To Haay-maas and others familiar with Indigenous resource management, First Nations’ millennia-long track record speaks for itself. And given their holistic understanding of the ecological threads connecting everything from the mountaintops to the seafloor, Indigenous elders have long advocated to extend the protections of the Great Bear Rainforest out to sea. Yet until recently, Fisheries and Oceans Canada (DFO)—the federal agency that oversees marine species—balked at letting First Nations make decisions.

In the early 2000s, around the same time that First Nations were working with the B.C. government to more cooperatively manage terrestrial resources, Indigenous fishers on the Central Coast began noticing they were pulling up only around one-quarter of the crabs they used to catch. Kitasoo Xai’xais, along with three neighboring First Nations—Heiltsuk, Wuikinuxv, and Nuxalk—petitioned the federal government to close some areas to commercial and recreational crabbing to preserve their traditional food, social, and ceremonial rights, which are enshrined in Canada’s constitution. DFO denied the request.

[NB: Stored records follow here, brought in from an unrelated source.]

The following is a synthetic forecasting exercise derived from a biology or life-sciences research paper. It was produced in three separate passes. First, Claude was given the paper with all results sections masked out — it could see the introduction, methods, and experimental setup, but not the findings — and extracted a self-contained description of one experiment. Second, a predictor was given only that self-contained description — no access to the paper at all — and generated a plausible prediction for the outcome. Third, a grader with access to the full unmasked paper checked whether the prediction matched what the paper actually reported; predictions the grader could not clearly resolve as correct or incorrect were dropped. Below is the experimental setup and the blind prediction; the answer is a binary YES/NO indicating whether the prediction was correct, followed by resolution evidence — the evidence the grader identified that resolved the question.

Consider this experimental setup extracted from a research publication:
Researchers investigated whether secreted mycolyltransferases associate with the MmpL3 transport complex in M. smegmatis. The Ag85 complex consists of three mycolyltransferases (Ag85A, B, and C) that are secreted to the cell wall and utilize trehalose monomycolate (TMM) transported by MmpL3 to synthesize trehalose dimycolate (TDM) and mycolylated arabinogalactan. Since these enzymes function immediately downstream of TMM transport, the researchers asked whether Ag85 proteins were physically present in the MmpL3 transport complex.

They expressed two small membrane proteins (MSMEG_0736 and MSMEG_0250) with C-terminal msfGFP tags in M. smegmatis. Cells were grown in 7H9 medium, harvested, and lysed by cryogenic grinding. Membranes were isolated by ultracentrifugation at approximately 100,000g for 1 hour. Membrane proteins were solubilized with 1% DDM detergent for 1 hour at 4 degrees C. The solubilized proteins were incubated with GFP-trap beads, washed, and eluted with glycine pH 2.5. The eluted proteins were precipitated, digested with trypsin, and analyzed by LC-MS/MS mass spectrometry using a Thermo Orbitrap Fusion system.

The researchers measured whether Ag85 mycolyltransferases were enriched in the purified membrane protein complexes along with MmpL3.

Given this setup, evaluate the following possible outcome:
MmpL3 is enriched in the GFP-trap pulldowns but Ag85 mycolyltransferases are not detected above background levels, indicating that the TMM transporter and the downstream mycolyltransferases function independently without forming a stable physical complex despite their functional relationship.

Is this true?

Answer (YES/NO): YES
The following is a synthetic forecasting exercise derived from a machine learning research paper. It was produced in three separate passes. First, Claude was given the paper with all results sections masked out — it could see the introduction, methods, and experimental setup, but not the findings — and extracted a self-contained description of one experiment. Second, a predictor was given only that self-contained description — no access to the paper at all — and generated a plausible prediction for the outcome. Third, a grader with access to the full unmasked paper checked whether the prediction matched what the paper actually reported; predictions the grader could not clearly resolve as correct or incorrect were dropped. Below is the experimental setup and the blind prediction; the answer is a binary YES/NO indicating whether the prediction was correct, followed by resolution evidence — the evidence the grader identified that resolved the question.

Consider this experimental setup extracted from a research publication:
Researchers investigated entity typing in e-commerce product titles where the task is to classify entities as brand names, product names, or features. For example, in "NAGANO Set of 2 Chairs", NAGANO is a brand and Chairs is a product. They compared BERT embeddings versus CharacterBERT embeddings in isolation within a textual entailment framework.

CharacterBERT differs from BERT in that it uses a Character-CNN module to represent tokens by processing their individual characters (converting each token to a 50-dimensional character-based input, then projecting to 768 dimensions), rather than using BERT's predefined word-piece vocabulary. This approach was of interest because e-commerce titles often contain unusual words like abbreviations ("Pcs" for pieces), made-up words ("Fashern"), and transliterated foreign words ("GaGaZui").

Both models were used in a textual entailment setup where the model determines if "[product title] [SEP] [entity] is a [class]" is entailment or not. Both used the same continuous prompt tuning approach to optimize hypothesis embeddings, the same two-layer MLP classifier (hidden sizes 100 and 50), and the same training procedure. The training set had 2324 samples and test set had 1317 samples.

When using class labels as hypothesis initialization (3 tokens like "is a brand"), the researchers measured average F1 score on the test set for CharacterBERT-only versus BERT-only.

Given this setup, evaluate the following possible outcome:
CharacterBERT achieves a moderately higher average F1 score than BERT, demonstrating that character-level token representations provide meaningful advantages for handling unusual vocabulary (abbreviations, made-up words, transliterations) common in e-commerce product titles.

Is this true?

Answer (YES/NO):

So in 2014, the four nations embarked on a joint study to try to make their case. Using DFO’s own methods, they compared 10 bays and channels that First Nations had closed to nontraditional uses under their own authority—which wasn’t recognized by the federal government but was mostly respected by commercial and recreational fishers—against 10 bays left open to all kinds of fishing. Unsurprisingly, more adult male crabs were found at closed sites than at open ones. But because the results didn’t necessarily prove that crab shortages were affecting First Nations’ ability to feed themselves, the group then had to commission a research team to interview 38 Indigenous crabbers about current and historical catches as well as household needs.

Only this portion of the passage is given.